ATTENTION_REGISTRY module-attribute

ATTENTION_REGISTRY = ModuleRegistry('attention')

BaseAttention

BaseAttention

Bases: ABC, Module

Any attention mechanism that maps (Q, K, V) → output.

Implementations must at minimum support: - Multi-head attention with num_heads heads of head_dim each. - An optional additive bias tensor (used by Evoformer pair bias). - An optional boolean mask (True = attend, False = ignore).

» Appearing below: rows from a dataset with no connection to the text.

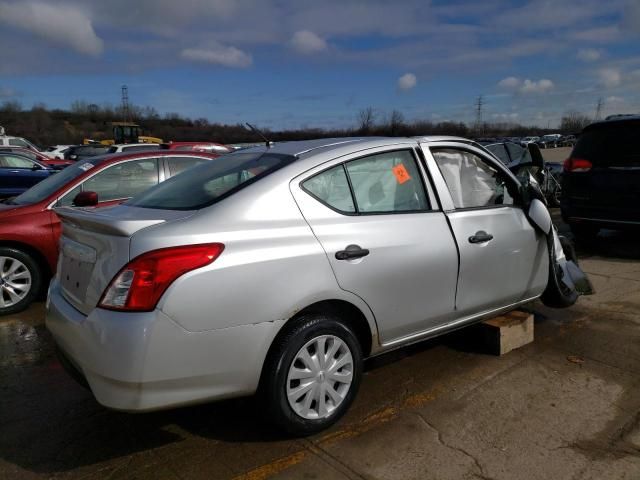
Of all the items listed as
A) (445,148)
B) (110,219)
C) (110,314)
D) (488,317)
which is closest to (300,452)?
(110,314)

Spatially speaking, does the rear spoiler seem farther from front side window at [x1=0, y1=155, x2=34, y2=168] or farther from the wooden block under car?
front side window at [x1=0, y1=155, x2=34, y2=168]

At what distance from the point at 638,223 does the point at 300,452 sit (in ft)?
19.6

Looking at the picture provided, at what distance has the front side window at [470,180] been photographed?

The input tensors already have the head dimension split out::

q: [B, H, Lq, D]
k: [B, H, Lk, D]
v: [B, H, Lk, D]

Return shape: [B, H, Lq, D].

forward abstractmethod

forward(q: Tensor, k: Tensor, v: Tensor, mask: Tensor | None = None, bias: Tensor | None = None) -> torch.Tensor

Parameters:

Name Type Description Default
q Tensor

Query [B, H, Lq, D]

required
k Tensor

Key [B, H, Lk, D]

required
v Tensor

Value [B, H, Lk, D]

required
mask Tensor | None

Boolean mask [B, 1|H, Lq, Lk]. True = attend.

None
bias Tensor | None

Additive bias [B, 1|H, Lq, Lk] added to logits.

None

Returns:

Type Description
Tensor

Attended output [B, H, Lq, D].

from_config classmethod

from_config(cfg: AttentionConfig, **overrides) -> BaseAttention

Build from a dataclass config, with optional field overrides.

Abstract base class for all attention modules.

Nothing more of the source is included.